In 1955, the Government decided to develop oil and natural gas resources in the country, and set up Oil and Natural Gas Directorate under the then Ministry of Natural Resources and Scientific Research. The department was constituted with a nucleus of scientists from the Geological Survey of India.

At the helm of affairs was K D Malviya, the then Minister of Natural Resources. Malviya, a freedom fighter and Nehru loyalist, visited several countries to study the oil industry, and to facilitate training of Indian professionals for exploration.

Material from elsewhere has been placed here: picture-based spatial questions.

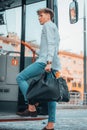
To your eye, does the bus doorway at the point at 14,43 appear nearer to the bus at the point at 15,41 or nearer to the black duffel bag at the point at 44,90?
the bus at the point at 15,41

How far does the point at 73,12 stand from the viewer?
6281 mm

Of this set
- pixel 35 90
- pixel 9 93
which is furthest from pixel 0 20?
pixel 35 90

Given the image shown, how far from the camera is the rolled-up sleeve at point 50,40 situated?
4.91m

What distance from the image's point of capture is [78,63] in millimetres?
35656

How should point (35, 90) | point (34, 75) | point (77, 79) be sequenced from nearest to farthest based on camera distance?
point (35, 90) → point (34, 75) → point (77, 79)

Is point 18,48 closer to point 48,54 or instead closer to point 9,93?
point 9,93

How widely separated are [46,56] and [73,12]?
1577 millimetres

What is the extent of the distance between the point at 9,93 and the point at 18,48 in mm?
831

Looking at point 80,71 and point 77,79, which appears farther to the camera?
point 80,71

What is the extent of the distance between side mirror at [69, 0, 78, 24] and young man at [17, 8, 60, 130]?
1106 mm

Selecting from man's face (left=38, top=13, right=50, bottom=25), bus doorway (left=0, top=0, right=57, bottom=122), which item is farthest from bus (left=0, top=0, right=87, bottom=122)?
man's face (left=38, top=13, right=50, bottom=25)

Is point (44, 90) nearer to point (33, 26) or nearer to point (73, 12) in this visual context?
point (73, 12)

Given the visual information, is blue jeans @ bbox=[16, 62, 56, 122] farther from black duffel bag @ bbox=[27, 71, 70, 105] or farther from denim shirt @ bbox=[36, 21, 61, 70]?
black duffel bag @ bbox=[27, 71, 70, 105]

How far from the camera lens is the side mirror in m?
6.23
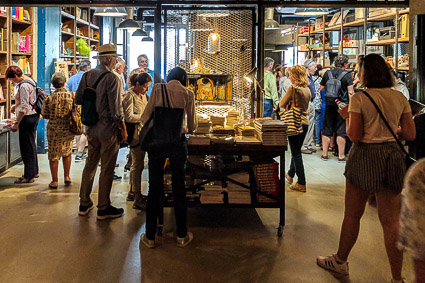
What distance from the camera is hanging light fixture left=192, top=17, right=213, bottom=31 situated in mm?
5793

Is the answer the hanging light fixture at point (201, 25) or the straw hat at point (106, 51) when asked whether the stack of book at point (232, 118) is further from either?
the straw hat at point (106, 51)

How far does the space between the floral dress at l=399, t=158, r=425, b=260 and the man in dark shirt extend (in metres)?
6.70

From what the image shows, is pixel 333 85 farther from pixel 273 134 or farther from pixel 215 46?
pixel 273 134

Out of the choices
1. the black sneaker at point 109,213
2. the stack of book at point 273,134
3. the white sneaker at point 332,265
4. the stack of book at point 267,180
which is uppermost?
the stack of book at point 273,134

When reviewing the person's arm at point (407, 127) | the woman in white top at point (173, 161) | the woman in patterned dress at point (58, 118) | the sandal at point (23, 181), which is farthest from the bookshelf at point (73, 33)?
the person's arm at point (407, 127)

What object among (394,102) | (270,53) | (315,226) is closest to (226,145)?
(315,226)

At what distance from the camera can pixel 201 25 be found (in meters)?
5.81

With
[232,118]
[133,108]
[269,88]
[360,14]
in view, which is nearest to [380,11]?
[360,14]

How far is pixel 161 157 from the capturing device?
4008 mm

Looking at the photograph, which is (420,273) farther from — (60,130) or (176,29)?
(60,130)

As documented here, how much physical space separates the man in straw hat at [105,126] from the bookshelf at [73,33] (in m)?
5.27

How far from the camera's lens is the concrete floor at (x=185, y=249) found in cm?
358

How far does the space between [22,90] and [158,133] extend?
131 inches

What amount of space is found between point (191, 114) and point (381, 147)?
5.39 feet
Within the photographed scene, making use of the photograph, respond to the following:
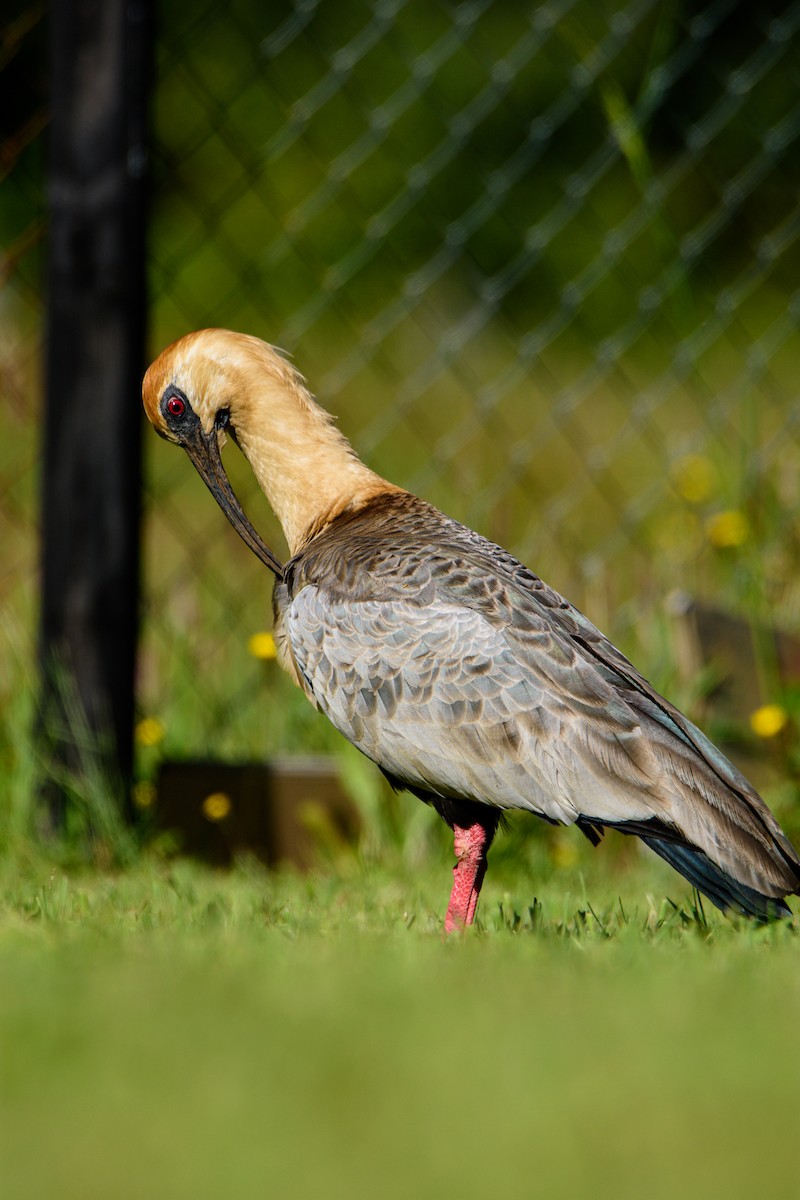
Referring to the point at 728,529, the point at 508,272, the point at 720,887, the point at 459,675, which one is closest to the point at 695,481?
the point at 728,529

"Our house and family was totally absorbed in the story of Indian oil,” says Malviya's daughter Asha Seth. “He did not directly discuss the challenges as the first oil minister, but I was party to it as he often discussed it with colleagues and friends,” adds Seth who now lives in Mumbai. She has held directorial positions in companies, and is the founder member and part of the governing council of The Indian National Trust for Art and Cultural Heritage.

Malviya was completely absorbed by the challenge to discover oil, Seth recollects. “Often in his elected constituency (Basti in Uttar Pradesh), he would talk to the people about the excitement of oil and how its discovery would change the life of women, who otherwise had to tread miles to collect wood for fuel."

A socialist, Malviya was passionate about how scientists analysed exploration, "and what discovery of oil could ultimately do to Indian economy, therefore benefiting the poorer sections of society," says Seth.

It was just a decade after Independence, and there was considerable excitement about oil exploration. Malviya even earned the ire of foreign oil companies. Malviya, pushed by his wife, turned down an offer to become ambassador to the USSR.

"Advising my father, my mother had said, 'This job i.e. discovery of oil is more important for the poor of the country than going to USSR. You must stay back in India and not take this ambassadorial post’.”